Kedua tersangka masing-masing berinisial YB, Direktur Utama PT BDS, dan C, Direktur PT CFR. Penetapan dilakukan setelah penyidik mengantongi minimal dua alat bukti yang sah, serta hasil audit kerugian negara.

Kepala Seksi Tindak Pidana Khusus Kejari Kabupaten Bandung, Wawan Kurniawan, mengungkapkan, kasus ini bermula dari kerja sama pengadaan pangan antara PT BDS dan PT CFR yang tidak melalui proses uji tuntas (due diligence) secara memadai.

“PT BDS tidak melakukan analisis risiko maupun meninjau neraca keuangan PT CFR sebelum bekerja sama. Ini menjadi titik penyimpangan dan bentuk penyalahgunaan kewenangan,” ujar Wawan, Selasa (14/4/2026).

Akibat keputusan tersebut, kerja sama bisnis berujung gagal bayar terhadap 19 vendor pemasok ayam boneless.

Kejaksaan juga menilai tidak ada itikad baik dari kedua perusahaan untuk memulihkan kerugian negara maupun menyelesaikan kewajiban kepada para vendor.

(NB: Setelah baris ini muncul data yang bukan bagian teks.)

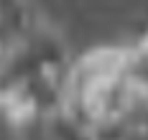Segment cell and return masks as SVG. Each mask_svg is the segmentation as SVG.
<instances>
[{
	"label": "cell",
	"mask_w": 148,
	"mask_h": 140,
	"mask_svg": "<svg viewBox=\"0 0 148 140\" xmlns=\"http://www.w3.org/2000/svg\"><path fill=\"white\" fill-rule=\"evenodd\" d=\"M41 127H44L49 140H97L87 125H82L77 117H72L64 107L54 109L51 115H46Z\"/></svg>",
	"instance_id": "1"
}]
</instances>
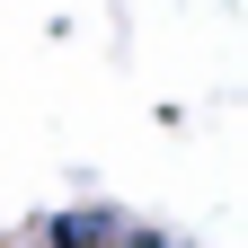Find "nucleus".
<instances>
[{
	"mask_svg": "<svg viewBox=\"0 0 248 248\" xmlns=\"http://www.w3.org/2000/svg\"><path fill=\"white\" fill-rule=\"evenodd\" d=\"M115 231H124V213L80 204V213H45V222H36V248H115Z\"/></svg>",
	"mask_w": 248,
	"mask_h": 248,
	"instance_id": "obj_1",
	"label": "nucleus"
},
{
	"mask_svg": "<svg viewBox=\"0 0 248 248\" xmlns=\"http://www.w3.org/2000/svg\"><path fill=\"white\" fill-rule=\"evenodd\" d=\"M115 248H186V239H177V231H151V222H124Z\"/></svg>",
	"mask_w": 248,
	"mask_h": 248,
	"instance_id": "obj_2",
	"label": "nucleus"
}]
</instances>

Kepala Seksi Intelijen Kejari Kabupaten Bandung, Akhmad Fakhri, menjelaskan bahwa proses penyidikan telah berlangsung sejak Agustus 2025 dengan pemeriksaan sekitar 40 saksi. Penetapan tersangka dilakukan berdasarkan Surat Nomor 01/M.2.19/FD.204/2026 setelah hasil audit kerugian negara diterima.

“Kerugian negara mencapai Rp128,5 miliar. Dengan bukti yang cukup, penyidik menetapkan tersangka dan langsung melakukan penahanan,” jelasnya.

Tersangka YB telah ditahan, sementara tersangka C tidak dilakukan penahanan baru karena tengah menjalani proses hukum dalam perkara lain.

Penyidikan masih terus dikembangkan. Kejari Kabupaten Bandung membuka peluang adanya tersangka baru seiring pendalaman kasus.

“Kami masih mendalami kemungkinan keterlibatan pihak lain. Tidak menutup kemungkinan akan ada tersangka tambahan,” tegas Akhmad.

Atas perbuatannya, para tersangka dijerat Undang-Undang Nomor 31 Tahun 1999 tentang Pemberantasan Tindak Pidana Korupsi sebagaimana telah diubah dengan Undang-Undang Nomor 20 Tahun 2001.